(Document segment):
####################

Geologically this whole Malay Archipelago was one with the Malay Peninsula, and although so recently made, is still subject to earthquake change, as shown in the terrible eruption of the island of Krakatau in the narrow Sunda Strait, west of Java, in August, 1883. Native traditions tell that anciently Sumatra, Java, Bali, and Sumbawa were one island, and “when three thousand rainy seasons shall have passed away they will be reunited”; but Alfred Russel Wallace denies it, and proves that Java was the first to drop away from the Asiatic mainland and become an island.

While the sun rode high in the cloudless white zenith above our ship the whole world seemed aswoon. Hills and islands swam and wavered in the heat and mists, and the glare and silence were terrible and oppressive. One could not shake off the sensation of mystery and unreality, of sailing into some unknown, eerie, other world. Every voice was subdued, the beat of the engines was scarcely felt in that glassy calm, and the stillness of the ship gave a strange sensation, as of a magic spell. It was not so very hot,—only 86° by the thermometer,—but the least exertion, to cross the deck, to lift a book, to pull a banana, left one limp and exhausted, with cheeks burning and the breath coming faster, that insidious, deceptive heat of the tropics declaring itself—that steaming, wilting quality in the sun of Asia that so soon makes jelly of the white man’s brain, and that in no way compares with the scorching, dry 96° in the shade of a North American, hot-wave summer day.

At five o’clock, while afternoon tea and bananas were being served on deck, we crossed the line—that imaginary parting of the world, the invisible thread of the universe, the beginning and the end of all latitude—latitude 0°, longitude 103° east, the sextant told. The position was geographically exciting. We were literally “down South,” and might now speak disrespectfully of the equator if we wished. A breeze sprang up as soon as we crossed the line, and all that evening and through the night the air of the southern hemisphere was appreciably cooler. The ship went slowly, and loitered along in order to enter the Banka Straits by daylight; and at sunrise we were in a smooth river of pearl, with the green Sumatra shores close on one hand, and the heights of Banka’s island of tin on the other. A ship in full sail swept out to meet us, and four more barks under swelling canvas passed by in that narrow strait, whose rocks and reefs are fully attested by the line of wrecks and sunken masts down its length. The harbor of Muntuk, whence there is a direct railway to the tin-mines, was busy with shipping, and the white walls and red roofs of the town showed prettily against the green.

####################

(Requirements):
a) According to the voyage passage, what position did the sextant give when the ship crossed the line?
b) Name every island that native traditions in the voyage passage describe as anciently forming one island.
Rely solely on the voyage passage for what follows.

####################

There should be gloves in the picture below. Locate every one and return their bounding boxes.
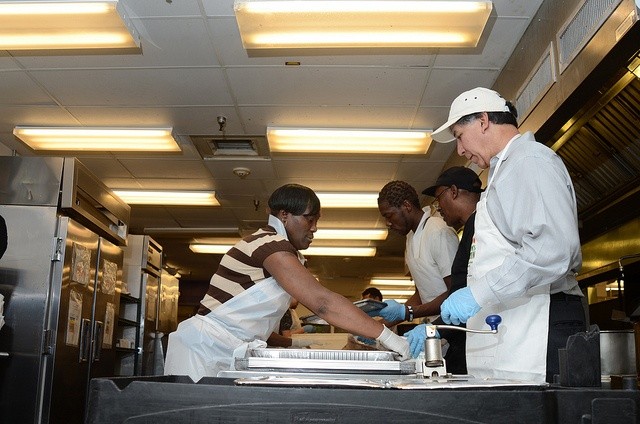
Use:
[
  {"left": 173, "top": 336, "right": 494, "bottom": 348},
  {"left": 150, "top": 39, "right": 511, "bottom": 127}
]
[
  {"left": 288, "top": 335, "right": 315, "bottom": 348},
  {"left": 376, "top": 323, "right": 409, "bottom": 362},
  {"left": 370, "top": 300, "right": 406, "bottom": 323},
  {"left": 403, "top": 324, "right": 441, "bottom": 359},
  {"left": 440, "top": 287, "right": 480, "bottom": 325},
  {"left": 303, "top": 325, "right": 315, "bottom": 331}
]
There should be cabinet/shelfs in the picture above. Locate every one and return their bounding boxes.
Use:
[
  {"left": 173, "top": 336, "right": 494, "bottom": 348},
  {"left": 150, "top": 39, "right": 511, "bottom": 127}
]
[{"left": 116, "top": 292, "right": 141, "bottom": 376}]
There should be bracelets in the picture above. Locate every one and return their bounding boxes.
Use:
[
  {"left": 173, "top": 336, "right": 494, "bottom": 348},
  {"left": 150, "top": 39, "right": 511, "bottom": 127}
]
[{"left": 407, "top": 304, "right": 414, "bottom": 323}]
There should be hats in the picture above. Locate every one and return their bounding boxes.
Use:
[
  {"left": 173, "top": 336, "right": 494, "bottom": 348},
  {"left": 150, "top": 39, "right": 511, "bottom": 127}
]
[
  {"left": 422, "top": 166, "right": 487, "bottom": 196},
  {"left": 430, "top": 87, "right": 517, "bottom": 144}
]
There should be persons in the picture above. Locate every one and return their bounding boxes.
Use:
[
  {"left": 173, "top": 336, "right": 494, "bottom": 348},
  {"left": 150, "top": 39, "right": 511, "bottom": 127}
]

####################

(Solved tasks):
a) Latitude 0°, longitude 103° east.

b) Sumatra, Java, Bali, and Sumbawa.